Show all lines from the listing below that contain "located".

- - - - -

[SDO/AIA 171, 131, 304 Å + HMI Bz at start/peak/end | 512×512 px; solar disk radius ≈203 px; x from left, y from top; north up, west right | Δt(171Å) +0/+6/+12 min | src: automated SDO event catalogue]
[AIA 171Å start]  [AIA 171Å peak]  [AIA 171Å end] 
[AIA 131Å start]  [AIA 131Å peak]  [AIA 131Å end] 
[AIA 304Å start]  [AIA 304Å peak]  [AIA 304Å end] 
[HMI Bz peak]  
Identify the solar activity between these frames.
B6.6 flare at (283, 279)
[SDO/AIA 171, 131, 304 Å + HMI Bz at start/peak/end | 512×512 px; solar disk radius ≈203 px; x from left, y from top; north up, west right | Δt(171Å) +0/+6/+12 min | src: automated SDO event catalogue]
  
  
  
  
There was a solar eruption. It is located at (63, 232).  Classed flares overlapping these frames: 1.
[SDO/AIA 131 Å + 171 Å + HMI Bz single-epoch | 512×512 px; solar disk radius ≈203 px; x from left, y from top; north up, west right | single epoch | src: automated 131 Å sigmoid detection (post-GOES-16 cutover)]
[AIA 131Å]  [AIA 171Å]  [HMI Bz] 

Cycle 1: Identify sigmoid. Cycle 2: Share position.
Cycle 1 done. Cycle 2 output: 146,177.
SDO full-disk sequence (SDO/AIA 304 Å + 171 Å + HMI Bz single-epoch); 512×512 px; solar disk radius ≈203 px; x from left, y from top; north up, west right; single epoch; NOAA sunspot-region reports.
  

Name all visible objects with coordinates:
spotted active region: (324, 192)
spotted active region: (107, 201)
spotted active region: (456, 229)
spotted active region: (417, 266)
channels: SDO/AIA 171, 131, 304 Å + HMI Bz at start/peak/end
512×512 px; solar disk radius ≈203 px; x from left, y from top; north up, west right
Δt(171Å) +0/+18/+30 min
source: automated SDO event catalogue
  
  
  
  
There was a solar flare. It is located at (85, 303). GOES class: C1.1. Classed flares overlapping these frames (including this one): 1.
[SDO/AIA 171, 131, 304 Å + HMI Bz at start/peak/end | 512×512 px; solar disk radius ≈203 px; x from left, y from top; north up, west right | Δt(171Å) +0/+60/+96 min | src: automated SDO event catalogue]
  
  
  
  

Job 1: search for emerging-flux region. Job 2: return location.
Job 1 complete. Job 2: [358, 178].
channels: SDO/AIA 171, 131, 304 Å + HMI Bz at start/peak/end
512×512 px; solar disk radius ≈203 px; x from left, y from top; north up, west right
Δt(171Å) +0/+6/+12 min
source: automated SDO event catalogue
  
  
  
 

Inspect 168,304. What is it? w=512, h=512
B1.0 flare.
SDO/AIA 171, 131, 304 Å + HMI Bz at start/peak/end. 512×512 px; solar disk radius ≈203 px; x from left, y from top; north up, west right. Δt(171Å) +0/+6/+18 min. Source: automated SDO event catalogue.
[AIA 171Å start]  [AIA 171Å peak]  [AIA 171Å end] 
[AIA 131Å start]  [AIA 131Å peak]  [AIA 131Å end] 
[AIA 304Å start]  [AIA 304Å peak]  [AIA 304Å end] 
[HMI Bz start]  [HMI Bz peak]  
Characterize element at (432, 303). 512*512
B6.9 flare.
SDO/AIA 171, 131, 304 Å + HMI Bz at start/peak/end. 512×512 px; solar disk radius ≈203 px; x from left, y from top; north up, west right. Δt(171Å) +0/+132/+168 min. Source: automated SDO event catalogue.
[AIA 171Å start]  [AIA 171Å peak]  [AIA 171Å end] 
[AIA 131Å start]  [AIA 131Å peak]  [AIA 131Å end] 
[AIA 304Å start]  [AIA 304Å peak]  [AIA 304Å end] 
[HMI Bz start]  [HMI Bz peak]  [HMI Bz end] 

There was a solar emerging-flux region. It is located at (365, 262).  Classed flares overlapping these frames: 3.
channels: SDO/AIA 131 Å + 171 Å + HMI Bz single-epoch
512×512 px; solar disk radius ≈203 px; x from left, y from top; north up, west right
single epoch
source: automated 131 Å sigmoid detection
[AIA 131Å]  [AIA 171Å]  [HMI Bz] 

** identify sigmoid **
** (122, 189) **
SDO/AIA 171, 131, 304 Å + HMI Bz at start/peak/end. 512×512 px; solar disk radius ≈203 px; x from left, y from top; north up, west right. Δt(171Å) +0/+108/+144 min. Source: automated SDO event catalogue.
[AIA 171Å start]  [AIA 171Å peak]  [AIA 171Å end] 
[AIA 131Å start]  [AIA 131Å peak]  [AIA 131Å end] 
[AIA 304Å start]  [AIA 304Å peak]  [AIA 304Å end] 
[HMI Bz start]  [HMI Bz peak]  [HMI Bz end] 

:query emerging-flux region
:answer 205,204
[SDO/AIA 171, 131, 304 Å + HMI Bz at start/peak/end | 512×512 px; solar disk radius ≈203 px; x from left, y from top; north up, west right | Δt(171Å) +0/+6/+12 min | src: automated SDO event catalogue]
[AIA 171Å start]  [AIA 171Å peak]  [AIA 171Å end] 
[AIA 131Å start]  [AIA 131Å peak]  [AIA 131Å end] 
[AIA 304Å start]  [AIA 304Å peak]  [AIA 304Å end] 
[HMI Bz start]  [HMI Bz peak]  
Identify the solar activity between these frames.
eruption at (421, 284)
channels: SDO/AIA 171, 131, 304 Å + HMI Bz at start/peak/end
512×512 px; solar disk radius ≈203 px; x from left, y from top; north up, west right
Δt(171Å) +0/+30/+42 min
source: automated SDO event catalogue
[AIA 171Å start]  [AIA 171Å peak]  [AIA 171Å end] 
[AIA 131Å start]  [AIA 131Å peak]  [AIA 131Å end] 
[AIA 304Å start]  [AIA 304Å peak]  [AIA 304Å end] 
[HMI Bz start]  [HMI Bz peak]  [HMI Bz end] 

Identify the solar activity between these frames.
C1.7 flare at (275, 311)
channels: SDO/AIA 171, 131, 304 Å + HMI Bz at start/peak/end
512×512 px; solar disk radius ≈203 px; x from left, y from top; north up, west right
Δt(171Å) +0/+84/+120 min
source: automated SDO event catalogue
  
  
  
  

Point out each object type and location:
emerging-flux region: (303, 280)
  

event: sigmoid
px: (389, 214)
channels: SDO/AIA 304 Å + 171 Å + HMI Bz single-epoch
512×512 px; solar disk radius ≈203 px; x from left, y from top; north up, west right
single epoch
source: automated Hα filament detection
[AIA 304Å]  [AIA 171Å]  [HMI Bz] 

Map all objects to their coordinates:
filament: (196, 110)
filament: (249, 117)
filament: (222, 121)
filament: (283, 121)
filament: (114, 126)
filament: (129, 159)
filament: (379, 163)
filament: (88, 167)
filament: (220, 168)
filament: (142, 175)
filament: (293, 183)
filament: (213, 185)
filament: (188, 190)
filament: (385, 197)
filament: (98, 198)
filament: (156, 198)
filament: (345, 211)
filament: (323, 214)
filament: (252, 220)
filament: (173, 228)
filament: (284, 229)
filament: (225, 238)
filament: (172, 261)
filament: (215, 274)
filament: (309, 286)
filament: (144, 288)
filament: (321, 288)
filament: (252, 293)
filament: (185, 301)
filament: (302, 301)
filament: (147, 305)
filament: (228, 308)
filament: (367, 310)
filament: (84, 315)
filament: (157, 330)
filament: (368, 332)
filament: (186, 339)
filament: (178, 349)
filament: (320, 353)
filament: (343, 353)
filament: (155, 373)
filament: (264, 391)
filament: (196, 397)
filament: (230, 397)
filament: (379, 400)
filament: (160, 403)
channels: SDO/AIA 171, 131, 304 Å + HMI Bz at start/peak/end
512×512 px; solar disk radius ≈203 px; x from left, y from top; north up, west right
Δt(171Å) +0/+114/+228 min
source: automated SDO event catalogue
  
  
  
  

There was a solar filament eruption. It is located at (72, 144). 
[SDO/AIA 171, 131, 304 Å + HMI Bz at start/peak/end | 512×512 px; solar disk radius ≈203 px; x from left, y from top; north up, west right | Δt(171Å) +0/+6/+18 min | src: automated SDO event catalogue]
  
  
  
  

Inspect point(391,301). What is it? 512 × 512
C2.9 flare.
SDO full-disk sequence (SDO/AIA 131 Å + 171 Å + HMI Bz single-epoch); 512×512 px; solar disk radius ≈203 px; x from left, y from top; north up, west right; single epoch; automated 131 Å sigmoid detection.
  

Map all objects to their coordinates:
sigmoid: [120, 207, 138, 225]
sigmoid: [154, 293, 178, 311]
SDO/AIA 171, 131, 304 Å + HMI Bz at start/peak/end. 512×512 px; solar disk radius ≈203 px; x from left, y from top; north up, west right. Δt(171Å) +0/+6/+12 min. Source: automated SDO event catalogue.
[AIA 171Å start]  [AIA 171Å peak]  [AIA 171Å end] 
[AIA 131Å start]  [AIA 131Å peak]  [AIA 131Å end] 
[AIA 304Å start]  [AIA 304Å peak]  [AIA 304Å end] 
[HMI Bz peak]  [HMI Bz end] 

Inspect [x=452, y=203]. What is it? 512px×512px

- - - - -

Solution for this task
There was a solar eruption. It is located at (63, 232).  Classed flares overlapping these frames: 1.
There was a solar flare. It is located at (85, 303). GOES class: C1.1. Classed flares overlapping these frames (including this one): 1.
There was a solar emerging-flux region. It is located at (365, 262).  Classed flares overlapping these frames: 3.
There was a solar filament eruption. It is located at (72, 144). 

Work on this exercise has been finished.